__Text provided__
Tim Lampkin: Yeah, recently, we had a series of storms come through this past Easter Sunday that knocked out power in the entire county for several hours. My grandparents were out of power for about almost 24 hours. And so, thinking about their health conditions and all the things that they need to stay healthy, it’s been really interesting to see how COVID-19 coupled with another kind of natural disaster has accelerated the existing issues that we have. And of course, compared to urban areas of the response time and the resources that are available, are just completely different.
And so, I think as we’re talking about broadband, of course, there’s been larger conversations about just an entire infrastructure improvement in rural communities compared to urban markets. We have also seen some of our entrepreneurs have been requesting there’s no support from us because they don’t have access to internet at home or because they have to reduce their expenses trying to figure out how they can leverage our free resources.
Prior to COVID-19, our office is open to the public, and so several entrepreneurs will come there to use computers and technology to print, to fax, to sign contracts, get things done for their business. We run into a lot of issues when we’re visiting our black farmers because they live in a more rural, outside in the county. And so, several times, we’ve tried to reach those farmers and we’re not able to reach them. We’ve had to do wellness check-ins on them just to see if they’re okay because it’s been so hard to get in touch with them. And so, that’s also creating additional barriers in this time coupled with what we’re seeing with COVID-19.
There has been some progress in our state, but it’s very slow progress. There was a bill that was signed back in 2019 to allow cooperatives to start to offer broadband technology. However, that’s moving very slow. And we’re also worried about the inequities that exist in the existing infrastructure of cooperatives here in Mississippi. With majority of the states being African-American, how does representation show up in those cooperatives from the leadership and actually who’s being served by those cooperatives?

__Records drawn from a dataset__
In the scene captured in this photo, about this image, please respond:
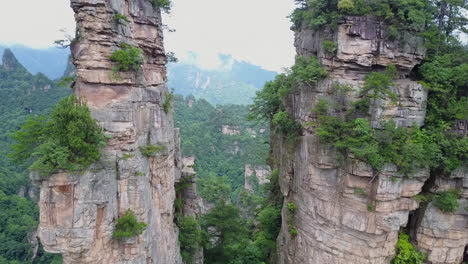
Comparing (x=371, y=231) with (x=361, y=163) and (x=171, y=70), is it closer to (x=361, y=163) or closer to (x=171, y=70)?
(x=361, y=163)

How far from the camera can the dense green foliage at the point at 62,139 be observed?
10.2m

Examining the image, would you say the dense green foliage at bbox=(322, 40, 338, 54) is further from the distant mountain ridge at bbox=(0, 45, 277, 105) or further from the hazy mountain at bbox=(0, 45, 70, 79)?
the distant mountain ridge at bbox=(0, 45, 277, 105)

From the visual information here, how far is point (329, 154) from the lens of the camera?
15492 mm

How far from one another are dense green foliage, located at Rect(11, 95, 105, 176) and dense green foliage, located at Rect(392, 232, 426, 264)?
1466cm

__What to work on__
Supply the next part of the interview excerpt on rural broadband access in Mississippi, picking up after its final sentence.

__Output of the task__
And so, we’re looking at all the existing issues and now they’re just accelerated because of what’s happening and the disparities that already exists. And it’s also creating more stress on the entrepreneurs that we work with in terms of getting access to financial services that were available. And because we live in a state that has one of the highest populations of unbanked people, a lot of folks are still trying to figure out how to create a relationship with their banking institution. And so, a lot of our entrepreneurs had to adjust how they even do banking for their business, because the lack of technology, the financial institutions don’t have the technology available to allow them to actually do some of the day-to-day business functions. So it’s a lot of adjusting happening in this moment.
Edyael Casaperalta: What I’m really hearing, picking up, right, is that we have … One of the major challenges is that the infrastructure is simply not there. It hasn’t been there, and during this time of emergency, it’s not there. Maybe it can be deployed in a week if everybody has funding, but it won’t be deployed tomorrow at noontime. So I think another question that I want you guys to also talk about a little bit more is access to Internet, as you’ve discussed, means having the actual connection, having the network, but another side of that is also having the equipment to be able to … If somebody can sell you a service, then do you have the equipment at home, right, and can you start talking about that? You’ve all touched on that, to some degree, but I do want to expand that conversation a little bit. So you guys want to chime in on that?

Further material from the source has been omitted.